You are viewing a plain text version of this content. The canonical link for it is here.
Posted to user@hbase.apache.org by Prakash Kadel <pr...@gmail.com> on 2013/04/03 15:42:30 UTC

should i use compression?

Hello,
    I have a question.
    I have a table where i store data in the column qualifiers(the values itself are null).
    I just have 1 column family.
   The number of columns per row is variable (1~ few thousands)

Currently i don't use compression or the data_block_encoding.

Should i?
I want to have faster reads.

Please suggest.


Sincerely,
Prakash Kadel

Re: should i use compression?

Posted by Marcos Luis Ortiz Valmaseda <ma...@gmail.com>.
+1 for Ted´s advice.
Using compression can save a lot of space in memory and disc, so it´s a
good recommendation.



2013/4/3 Ted Yu <yu...@gmail.com>

> You should use data block encoding (in 0.94.x releases only).
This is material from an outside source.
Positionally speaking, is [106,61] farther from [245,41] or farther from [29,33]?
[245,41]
It is helpful
> for reads.
>
> You can also enable compression.
>
> Cheers
>
>
> On Wed, Apr 3, 2013 at 6:42 AM, Prakash Kadel <prakash.kadel@gmail.com
> >wrote:
>
> > Hello,
> >     I have a question.
> >     I have a table where i store data in the column qualifiers(the values
> > itself are null).
> >     I just have 1 column family.
> >    The number of columns per row is variable (1~ few thousands)
> >
> > Currently i don't use compression or the data_block_encoding.
> >
> > Should i?
> > I want to have faster reads.
> >
> > Please suggest.
> >
> >
> > Sincerely,
> > Prakash Kadel
>



-- 
Marcos Ortiz Valmaseda,
*Data-Driven Product Manager* at PDVSA
*Blog*: http://dataddict.wordpress.com/
*LinkedIn: *http://www.linkedin.com/in/marcosluis2186
*Twitter*: @marcosluis2186 <http://twitter.com/marcosluis2186>

Re: should i use compression?

Posted by Marcos Luis Ortiz Valmaseda <ma...@gmail.com>.
Here´s the API documentation:

*FAST_DIFF*:
http://hbase.apache.org/0.94/apidocs/org/apache/hadoop/hbase/io/encoding/FastDiffDeltaEncoder.html

"Encoder similar to
DiffKeyDeltaEncoder<http://hbase.apache.org/0.94/apidocs/org/apache/hadoop/hbase/io/encoding/DiffKeyDeltaEncoder.html>
but
supposedly faster.
Compress using:
 - store size of common prefix
- save column family once in the first KeyValue
- use integer compression for key, value and prefix (7-bit encoding)
- use bits to avoid duplication key length, value length and type if it
same as previous
- store in 3 bits length of prefix timestamp with previous KeyValue's
timestamp
- one bit which allow to omit value if it is the same Format:
- 1 byte: flag
- 1-5 bytes: key length (only if FLAG_SAME_KEY_LENGTH is not set in flag)
- 1-5 bytes: value length (only if FLAG_SAME_VALUE_LENGTH is not set in
flag)
- 1-5 bytes: prefix length
- ... bytes: rest of the row (if prefix length is small enough)
- ... bytes: qualifier (or suffix depending on prefix length)
- 1-8 bytes: timestamp suffix - 1 byte: type (only if FLAG_SAME_TYPE is not
set in the flag)
- ... bytes: value (only if FLAG_SAME_VALUE is not set in the flag)"

*DIFF*:
http://hbase.apache.org/0.94/apidocs/org/apache/hadoop/hbase/io/encoding/DiffKeyDeltaEncoder.html

"Compress using:
- store size of common prefix
- save column family once, it is same within HFile
- use integer compression for key, value and prefix (7-bit encoding)
- use bits to avoid duplication key length, value length and type if it
same as previous
- store in 3 bits length of timestamp field
- allow diff in timestamp instead of actual value Format:
- 1 byte: flag
- 1-5 bytes: key length (only if FLAG_SAME_KEY_LENGTH is not set in flag)
- 1-5 bytes: value length (only if FLAG_SAME_VALUE_LENGTH is not set in
flag)
- 1-5 bytes: prefix length
- ... bytes: rest of the row (if prefix length is small enough)
- ... bytes: qualifier (or suffix depending on prefix length)
- 1-8 bytes: timestamp or diff - 1 byte: type (only if FLAG_SAME_TYPE is
not set in the flag) - ... bytes: value"

I was reading the FAQ´s and there is not anything related to this topic. It
would be nice to include it in the documentation.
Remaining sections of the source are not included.